## Entries on spatial positioning
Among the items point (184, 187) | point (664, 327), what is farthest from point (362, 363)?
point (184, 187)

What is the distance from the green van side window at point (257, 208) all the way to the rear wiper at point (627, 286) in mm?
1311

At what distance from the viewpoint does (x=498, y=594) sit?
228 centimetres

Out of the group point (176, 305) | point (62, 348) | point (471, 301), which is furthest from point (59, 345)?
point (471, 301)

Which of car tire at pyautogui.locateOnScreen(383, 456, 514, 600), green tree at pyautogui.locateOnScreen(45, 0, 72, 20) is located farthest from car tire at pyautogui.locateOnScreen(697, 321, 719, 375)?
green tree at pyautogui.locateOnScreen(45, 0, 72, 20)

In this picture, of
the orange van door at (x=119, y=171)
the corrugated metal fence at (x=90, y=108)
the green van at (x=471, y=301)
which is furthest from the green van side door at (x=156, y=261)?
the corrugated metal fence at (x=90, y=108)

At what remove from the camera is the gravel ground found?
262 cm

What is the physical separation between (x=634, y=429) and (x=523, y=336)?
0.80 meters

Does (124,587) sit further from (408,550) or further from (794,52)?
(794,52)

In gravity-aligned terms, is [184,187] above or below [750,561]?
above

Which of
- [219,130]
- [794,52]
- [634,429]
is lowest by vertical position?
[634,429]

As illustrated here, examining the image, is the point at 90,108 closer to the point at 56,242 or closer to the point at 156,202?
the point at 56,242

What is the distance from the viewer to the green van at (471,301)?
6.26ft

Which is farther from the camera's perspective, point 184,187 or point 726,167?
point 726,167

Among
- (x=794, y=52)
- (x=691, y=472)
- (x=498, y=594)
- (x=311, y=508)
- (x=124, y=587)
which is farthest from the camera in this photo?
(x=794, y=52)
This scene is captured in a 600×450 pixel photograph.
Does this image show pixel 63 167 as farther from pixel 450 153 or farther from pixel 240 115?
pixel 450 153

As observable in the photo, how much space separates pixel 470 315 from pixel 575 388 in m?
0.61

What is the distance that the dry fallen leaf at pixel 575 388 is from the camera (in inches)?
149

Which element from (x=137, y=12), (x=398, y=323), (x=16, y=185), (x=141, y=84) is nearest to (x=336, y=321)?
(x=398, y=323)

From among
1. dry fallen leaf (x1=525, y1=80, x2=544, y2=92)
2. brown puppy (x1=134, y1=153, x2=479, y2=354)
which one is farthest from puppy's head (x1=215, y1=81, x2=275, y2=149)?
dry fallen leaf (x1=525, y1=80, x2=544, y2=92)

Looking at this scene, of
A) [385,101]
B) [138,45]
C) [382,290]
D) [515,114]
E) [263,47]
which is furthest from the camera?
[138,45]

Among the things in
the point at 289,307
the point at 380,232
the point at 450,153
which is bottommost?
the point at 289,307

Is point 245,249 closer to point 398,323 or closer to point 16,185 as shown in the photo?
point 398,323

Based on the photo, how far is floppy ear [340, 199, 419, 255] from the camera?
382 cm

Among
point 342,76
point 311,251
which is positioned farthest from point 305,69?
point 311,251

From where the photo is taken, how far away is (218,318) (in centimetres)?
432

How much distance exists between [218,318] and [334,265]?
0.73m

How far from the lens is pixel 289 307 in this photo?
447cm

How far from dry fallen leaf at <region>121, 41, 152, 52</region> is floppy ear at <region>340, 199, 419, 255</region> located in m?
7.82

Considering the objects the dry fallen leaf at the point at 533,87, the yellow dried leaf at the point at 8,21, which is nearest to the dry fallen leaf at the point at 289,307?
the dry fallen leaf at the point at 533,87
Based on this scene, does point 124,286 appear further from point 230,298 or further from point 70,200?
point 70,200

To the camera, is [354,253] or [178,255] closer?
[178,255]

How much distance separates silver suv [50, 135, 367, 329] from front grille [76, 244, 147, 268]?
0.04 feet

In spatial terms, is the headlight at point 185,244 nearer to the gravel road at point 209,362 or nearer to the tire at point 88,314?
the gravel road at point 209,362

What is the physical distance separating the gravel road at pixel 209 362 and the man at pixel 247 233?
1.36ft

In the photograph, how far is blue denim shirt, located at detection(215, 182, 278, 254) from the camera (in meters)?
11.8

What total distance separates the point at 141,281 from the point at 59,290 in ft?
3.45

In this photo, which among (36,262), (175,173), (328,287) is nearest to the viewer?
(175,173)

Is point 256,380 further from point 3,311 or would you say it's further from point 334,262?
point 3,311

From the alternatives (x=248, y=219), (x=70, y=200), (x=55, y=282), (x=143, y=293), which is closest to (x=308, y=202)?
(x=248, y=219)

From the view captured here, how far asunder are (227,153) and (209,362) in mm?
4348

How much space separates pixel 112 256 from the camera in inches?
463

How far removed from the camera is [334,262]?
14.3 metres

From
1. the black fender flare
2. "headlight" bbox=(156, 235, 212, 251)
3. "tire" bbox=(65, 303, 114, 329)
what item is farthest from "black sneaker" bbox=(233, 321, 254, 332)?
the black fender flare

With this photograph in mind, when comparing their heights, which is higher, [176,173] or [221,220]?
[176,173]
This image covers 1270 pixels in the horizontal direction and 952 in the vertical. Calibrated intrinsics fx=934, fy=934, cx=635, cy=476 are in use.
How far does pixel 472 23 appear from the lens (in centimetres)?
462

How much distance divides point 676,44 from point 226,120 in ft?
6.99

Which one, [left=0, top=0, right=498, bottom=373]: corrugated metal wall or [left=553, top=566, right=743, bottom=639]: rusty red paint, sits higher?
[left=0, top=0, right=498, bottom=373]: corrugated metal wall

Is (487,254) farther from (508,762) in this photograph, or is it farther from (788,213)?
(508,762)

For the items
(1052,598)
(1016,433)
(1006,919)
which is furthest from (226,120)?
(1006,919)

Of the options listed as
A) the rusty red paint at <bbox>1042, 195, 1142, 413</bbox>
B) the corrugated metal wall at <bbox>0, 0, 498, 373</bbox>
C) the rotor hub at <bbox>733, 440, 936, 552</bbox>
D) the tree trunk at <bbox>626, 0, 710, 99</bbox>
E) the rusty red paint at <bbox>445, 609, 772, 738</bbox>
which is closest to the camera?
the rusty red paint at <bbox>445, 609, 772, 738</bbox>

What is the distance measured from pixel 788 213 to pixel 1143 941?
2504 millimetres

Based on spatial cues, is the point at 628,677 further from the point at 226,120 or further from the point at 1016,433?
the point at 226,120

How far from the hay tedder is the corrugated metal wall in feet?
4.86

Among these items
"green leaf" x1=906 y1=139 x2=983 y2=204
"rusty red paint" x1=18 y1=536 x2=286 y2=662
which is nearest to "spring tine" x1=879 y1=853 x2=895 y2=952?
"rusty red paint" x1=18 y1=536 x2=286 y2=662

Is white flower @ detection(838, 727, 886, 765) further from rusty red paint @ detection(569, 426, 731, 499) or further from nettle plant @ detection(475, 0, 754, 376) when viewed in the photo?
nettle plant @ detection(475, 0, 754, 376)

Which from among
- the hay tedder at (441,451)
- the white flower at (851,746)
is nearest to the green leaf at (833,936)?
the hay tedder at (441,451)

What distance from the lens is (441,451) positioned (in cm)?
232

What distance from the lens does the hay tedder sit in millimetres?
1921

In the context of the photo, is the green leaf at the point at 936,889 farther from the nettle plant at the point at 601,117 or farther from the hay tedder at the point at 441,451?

## Problem description
Locate the line with "What is the distance measured" in the entries above; extract it and every line after it, verbatim.

## Solution to the exercise
What is the distance measured from pixel 788 213 to pixel 1143 941?
2504 millimetres

Based on spatial cues, is the point at 628,677 further from the point at 226,120 or further from the point at 1016,433?
the point at 226,120

How far from the hay tedder is the corrugated metal wall in feet?
4.86

Among these items
"green leaf" x1=906 y1=139 x2=983 y2=204
"rusty red paint" x1=18 y1=536 x2=286 y2=662
which is nearest to "spring tine" x1=879 y1=853 x2=895 y2=952?
"rusty red paint" x1=18 y1=536 x2=286 y2=662

Is white flower @ detection(838, 727, 886, 765) further from rusty red paint @ detection(569, 426, 731, 499) or further from nettle plant @ detection(475, 0, 754, 376) when viewed in the photo?
nettle plant @ detection(475, 0, 754, 376)

Which from among
- the hay tedder at (441,451)
- the white flower at (851,746)
is nearest to the green leaf at (833,936)?
the hay tedder at (441,451)

What distance from the lens is (441,451) positioned (in cm)?
232

What distance from the lens does the hay tedder sit in millimetres?
1921

In the context of the photo, is the green leaf at the point at 936,889 farther from the nettle plant at the point at 601,117 or farther from the hay tedder at the point at 441,451?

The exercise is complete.